◆ Document excerpt ◆
········
I learned that Mason's feet had grown 1 and 1/2 sizes. This is funny to me because just before going shopping for the shoes I had read online that when shoes are too tight feet get stinkier (yes, I researched why his feet might smell so bad). He was thrilled to get new shoes. The lady at the shoe store told me that children's feet sweat profusely -- something like four times as much as adults. I don't know if I believe her. But I do believe that my boys have stinky feet. In fact, in Cooper's case I would say he got a new pair of shoes today not because he had grown out of them but because he had stunk us out.

We rounded out the night with a discussion about what the boys can do to help keep their feet clean. They were so disappointed not to be able to show daddy their new shoes.

Up All Night

My little guy is a night owl. I've tried everything to break his bad habits. He is content to sit in his crib and read books until as late as midnight [last night]. I snuck the camera in through a crack in the door for this photo because I knew if he saw me it would be another 2 hours before he would conk out.


While his in bed one of favorite activities is to take old sticker books and take all the stickers out, stick the stickers to himself, and then restick in the stickers into the book. He's picture here with one of his favorites -- a book that features stickers of Disney characters like Woody and Buzz.

I always wait for him to fall asleep before falling asleep myself. As I wait usually blog (except lately) or sew.

Tuesday, June 24, 2008

Parenting Styles

In reviewing pictures from a recent outing I have learned a little about my parenting style. I love to scare my children. In contrast, the friends who were with us are so sweet and gentle with their adorable kids. Check these pictures out...

So the idea is you set your children up in front of an Avalanche and want them tremble with anticipation. (Note: Mason is about to pee his pants and is actually hanging on to involved parts.)


When stuffed bear -- which is hiding in cave -- suddenly growls and scares the pants off your little one you laugh hysterically.


Mason doing a little terrorizing of his own.



The peaceful, loving family shown here encouraging each other to play a civilized game of put-put. (Note: Our terrible, kid-scaring selves are actually off scaring our kids.)
········
◆ Entries provided ◆
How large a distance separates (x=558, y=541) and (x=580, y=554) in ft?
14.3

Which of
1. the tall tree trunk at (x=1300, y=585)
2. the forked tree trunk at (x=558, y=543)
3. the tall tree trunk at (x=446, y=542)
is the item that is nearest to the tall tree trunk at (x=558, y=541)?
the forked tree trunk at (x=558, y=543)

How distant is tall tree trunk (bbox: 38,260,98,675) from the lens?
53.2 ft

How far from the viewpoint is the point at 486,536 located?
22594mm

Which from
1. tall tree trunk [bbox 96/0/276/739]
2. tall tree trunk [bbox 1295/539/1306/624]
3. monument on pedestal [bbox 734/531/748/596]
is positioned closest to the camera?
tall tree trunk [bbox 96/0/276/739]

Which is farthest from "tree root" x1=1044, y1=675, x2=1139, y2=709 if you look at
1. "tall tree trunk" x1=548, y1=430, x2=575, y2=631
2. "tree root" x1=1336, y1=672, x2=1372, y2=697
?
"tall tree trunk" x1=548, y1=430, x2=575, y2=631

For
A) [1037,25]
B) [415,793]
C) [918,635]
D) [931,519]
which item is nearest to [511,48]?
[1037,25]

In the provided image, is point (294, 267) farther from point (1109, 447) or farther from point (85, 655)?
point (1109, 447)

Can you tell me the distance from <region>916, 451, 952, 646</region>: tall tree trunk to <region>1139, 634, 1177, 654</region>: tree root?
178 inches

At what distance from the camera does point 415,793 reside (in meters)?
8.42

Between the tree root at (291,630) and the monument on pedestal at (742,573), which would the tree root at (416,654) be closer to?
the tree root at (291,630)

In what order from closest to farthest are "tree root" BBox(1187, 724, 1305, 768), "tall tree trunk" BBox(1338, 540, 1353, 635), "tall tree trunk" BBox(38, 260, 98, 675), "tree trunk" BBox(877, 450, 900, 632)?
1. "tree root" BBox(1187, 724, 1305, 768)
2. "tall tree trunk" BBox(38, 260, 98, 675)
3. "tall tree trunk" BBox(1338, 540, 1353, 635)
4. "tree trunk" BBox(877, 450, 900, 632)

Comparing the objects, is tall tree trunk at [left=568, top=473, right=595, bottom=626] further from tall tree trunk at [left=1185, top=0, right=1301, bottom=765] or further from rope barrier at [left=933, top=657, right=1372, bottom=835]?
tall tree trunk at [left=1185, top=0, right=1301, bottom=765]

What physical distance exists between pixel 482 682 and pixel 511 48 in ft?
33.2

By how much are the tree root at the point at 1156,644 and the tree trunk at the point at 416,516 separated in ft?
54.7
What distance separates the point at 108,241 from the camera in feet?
········
◆ Work instructions ◆
A: In the records, replace "physical distance" with "actual distance" in the lines running from the one that contains "Comparing the objects, is" through the end of the records, both ends included, and give back only those lines with nothing else altered.
B: Carry on the parenting blog from its last sentence, writing what comes next.

◆ Expected outputs ◆
A:
Comparing the objects, is tall tree trunk at [left=568, top=473, right=595, bottom=626] further from tall tree trunk at [left=1185, top=0, right=1301, bottom=765] or further from rope barrier at [left=933, top=657, right=1372, bottom=835]?
tall tree trunk at [left=1185, top=0, right=1301, bottom=765]

What actual distance exists between pixel 482 682 and pixel 511 48 in ft?
33.2

By how much are the tree root at the point at 1156,644 and the tree trunk at the point at 416,516 separated in ft?
54.7
What distance separates the point at 108,241 from the camera in feet?

B:
Oh wait! We're not mean ALL the time. Phew, I was beginning to worry.

Sunday, June 22, 2008

Good Bye Spring



This weekend I said a few silent good byes and closed the door on yet another fabulous Spring. I had my first (and probably my LAST) garage sale. I sold all the baby stuff. As I unfolded each little baby outfit I was actually quite focused on the task of sorting, pricing, and setting up the sale. Only a couple of times did the faint scent of the clothes remind me of my little babies. The pace of the garage sale on Friday morning was frightening and didn't allow me to wallow in what could have been a melancholy moment.

At 7:30 a.m. I drove out into the neighborhood to find good corners for my signs pointing the way to my house. People followed me home and waited in front of my house for me to open the doors. By 8:10 I had sold all the big items! One particular family touched me. It was a young man and woman. The woman was so pregnant and round she wobbled and hobbled up my steep driveway and I literally thought, "Please don't let her water break."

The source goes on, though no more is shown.